TASK DESCRIPTION -
Reproduce, without any change, the stretch of the listing from the line containing "Looking at the" through the line containing "there (in m)?", with both of those lines included.

::: DATA LINES

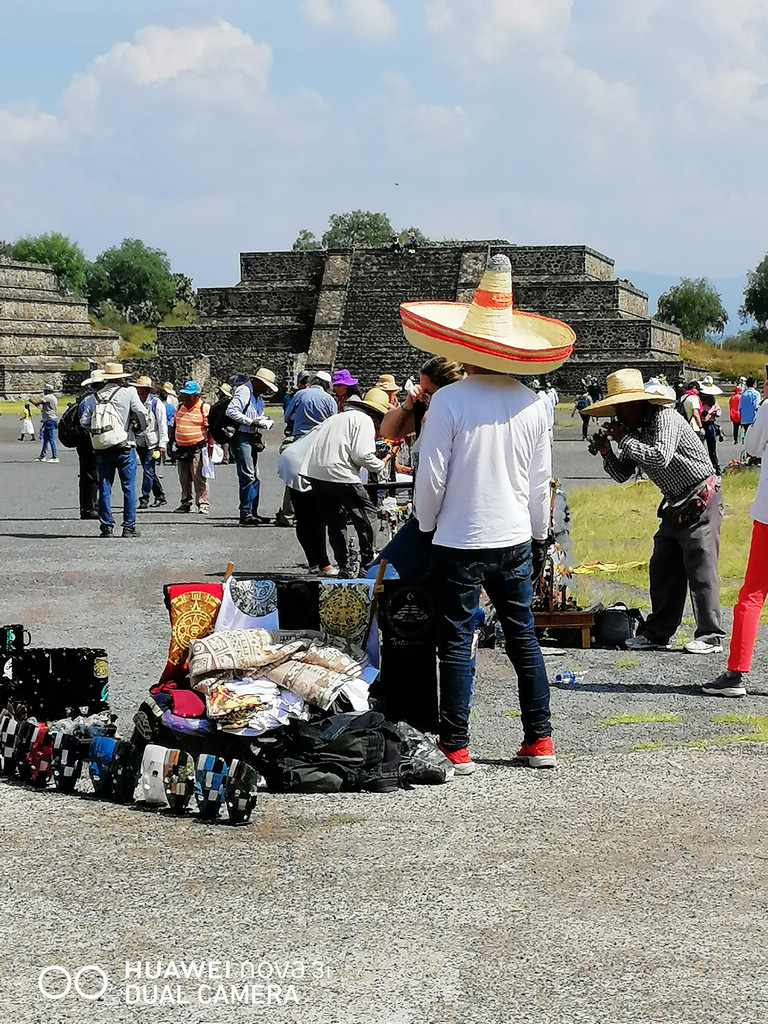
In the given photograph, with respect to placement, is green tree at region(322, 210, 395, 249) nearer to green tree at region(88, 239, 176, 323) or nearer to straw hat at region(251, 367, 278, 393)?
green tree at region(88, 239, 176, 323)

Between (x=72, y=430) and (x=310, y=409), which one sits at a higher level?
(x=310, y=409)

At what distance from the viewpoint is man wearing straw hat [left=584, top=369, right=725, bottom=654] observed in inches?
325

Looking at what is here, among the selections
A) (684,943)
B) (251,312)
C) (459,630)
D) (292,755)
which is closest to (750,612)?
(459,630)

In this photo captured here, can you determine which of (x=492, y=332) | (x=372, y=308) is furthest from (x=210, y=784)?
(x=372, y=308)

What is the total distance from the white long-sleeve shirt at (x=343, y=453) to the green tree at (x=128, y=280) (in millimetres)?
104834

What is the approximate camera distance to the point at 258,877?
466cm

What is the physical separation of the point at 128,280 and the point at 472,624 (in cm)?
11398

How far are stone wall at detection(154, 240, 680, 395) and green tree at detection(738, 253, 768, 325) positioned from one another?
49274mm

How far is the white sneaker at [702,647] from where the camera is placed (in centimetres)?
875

::::::
::: DATA LINES

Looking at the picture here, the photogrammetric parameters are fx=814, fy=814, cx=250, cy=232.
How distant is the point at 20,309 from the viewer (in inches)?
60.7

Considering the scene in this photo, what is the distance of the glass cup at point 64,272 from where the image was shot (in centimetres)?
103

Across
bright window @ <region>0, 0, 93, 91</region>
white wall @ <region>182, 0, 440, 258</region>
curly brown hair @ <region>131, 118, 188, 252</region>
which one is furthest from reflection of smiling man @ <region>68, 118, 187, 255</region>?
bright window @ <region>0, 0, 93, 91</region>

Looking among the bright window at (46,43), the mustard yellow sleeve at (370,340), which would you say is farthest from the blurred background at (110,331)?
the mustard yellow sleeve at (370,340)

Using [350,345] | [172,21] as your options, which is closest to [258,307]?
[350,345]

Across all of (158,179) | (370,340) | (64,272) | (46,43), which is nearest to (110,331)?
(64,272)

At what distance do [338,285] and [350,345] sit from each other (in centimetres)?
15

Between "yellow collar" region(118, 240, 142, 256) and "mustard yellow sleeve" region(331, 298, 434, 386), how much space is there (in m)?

::::::

EXERCISE RESULT -
Looking at the picture here, the photogrammetric parameters are fx=814, fy=814, cx=250, cy=232.
How distant is the point at 20,309 from the viewer (in inches)?
60.7

Considering the scene in this photo, what is the distance of the glass cup at point 64,272 from where the image was shot (in centimetres)?
103

Across
bright window @ <region>0, 0, 93, 91</region>
white wall @ <region>182, 0, 440, 258</region>
curly brown hair @ <region>131, 118, 188, 252</region>
which one is furthest from reflection of smiling man @ <region>68, 118, 187, 255</region>?
bright window @ <region>0, 0, 93, 91</region>

Looking among the bright window at (46,43), the mustard yellow sleeve at (370,340), which would you say is farthest from the blurred background at (110,331)?
the mustard yellow sleeve at (370,340)

Using [350,345] | [172,21] as your options, which is closest to [258,307]?
[350,345]

Across all of (158,179) | (370,340) | (64,272) | (46,43), which is nearest to (110,331)?
(64,272)

At what distance do [338,285] and [350,345] sit from each other (in centimetres)?
15

Between "yellow collar" region(118, 240, 142, 256) and "mustard yellow sleeve" region(331, 298, 434, 386), how much space is there (in m)?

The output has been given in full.